SOURCE EXTRACT:
━━━━━━

Whenever I tried to get back the original value, I'll get "Hello World►/", "Hello Worlc", "Hello World►/", "Hello Worle♦S" or some other variants. I follow from this website for the implementation of splitting and reconstruction: https://www.geeksforgeeks.org/implementing-shamirs-secret-sharing-scheme-in-python/. This is my code:
import random
from math import ceil
from decimal import Decimal
FIELD_SIZE = 10**5
def reconstruct_secret(shares):
sums = Decimal(0)
for j, share_j in enumerate(shares):
xj, yj = share_j
prod = Decimal(1)
for i, share_i in enumerate(shares):
xi, _ = share_i
if i != j:
# Check if xi is equal to xj
if xi == xj:
continue
prod *= Decimal(xi) / (Decimal(xi) - Decimal(xj))
prod *= Decimal(yj)
sums += prod
return int(round(sums))
def polynom(x, coefficients):
point = 0
for coefficient_index, coefficient_value in enumerate(coefficients[::-1]):
point += x ** coefficient_index * coefficient_value
return point
def coeff(t, secret):
coeff = [random.randrange(0, FIELD_SIZE) for _ in range(t - 1)]
coeff.append(secret)
return coeff
def generate_shares(n, m, secret):
coefficients = coeff(m, secret)

━━━━━━

(Saved data entries)
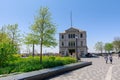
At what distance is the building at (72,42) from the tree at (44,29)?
47.6 metres

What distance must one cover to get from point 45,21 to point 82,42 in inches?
1969

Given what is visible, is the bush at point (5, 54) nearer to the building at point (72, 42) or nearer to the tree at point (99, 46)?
the building at point (72, 42)

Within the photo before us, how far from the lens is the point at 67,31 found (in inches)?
2827

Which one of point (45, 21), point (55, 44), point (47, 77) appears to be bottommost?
point (47, 77)

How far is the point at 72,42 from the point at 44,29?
5058cm

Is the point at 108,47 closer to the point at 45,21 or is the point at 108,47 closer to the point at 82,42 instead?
the point at 82,42

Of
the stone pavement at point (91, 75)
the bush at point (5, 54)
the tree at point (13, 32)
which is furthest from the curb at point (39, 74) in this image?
the tree at point (13, 32)

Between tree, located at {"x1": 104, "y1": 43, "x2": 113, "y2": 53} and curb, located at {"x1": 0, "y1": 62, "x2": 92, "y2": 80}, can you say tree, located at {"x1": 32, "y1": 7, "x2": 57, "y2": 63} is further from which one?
tree, located at {"x1": 104, "y1": 43, "x2": 113, "y2": 53}

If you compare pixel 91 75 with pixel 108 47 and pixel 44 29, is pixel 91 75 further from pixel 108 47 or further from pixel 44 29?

━━━━━━

TO-DO LIST:
1: Please reproduce the part of the secret-sharing post that begins at the words "for i, share_i" and stops after "prod *= Decimal(yj)".
2: Answer these from the secret-sharing post:
(a) What value is assigned to FIELD_SIZE?
(b) Which website does the writer follow for the splitting and reconstruction?
(c) What does the reconstruct_secret function return?

OUTPUTS IN ORDER:
1:
for i, share_i in enumerate(shares):
xi, _ = share_i
if i != j:
# Check if xi is equal to xj
if xi == xj:
continue
prod *= Decimal(xi) / (Decimal(xi) - Decimal(xj))
prod *= Decimal(yj)

2:
(a) 10**5
(b) https://www.geeksforgeeks.org/implementing-shamirs-secret-sharing-scheme-in-python/
(c) int(round(sums))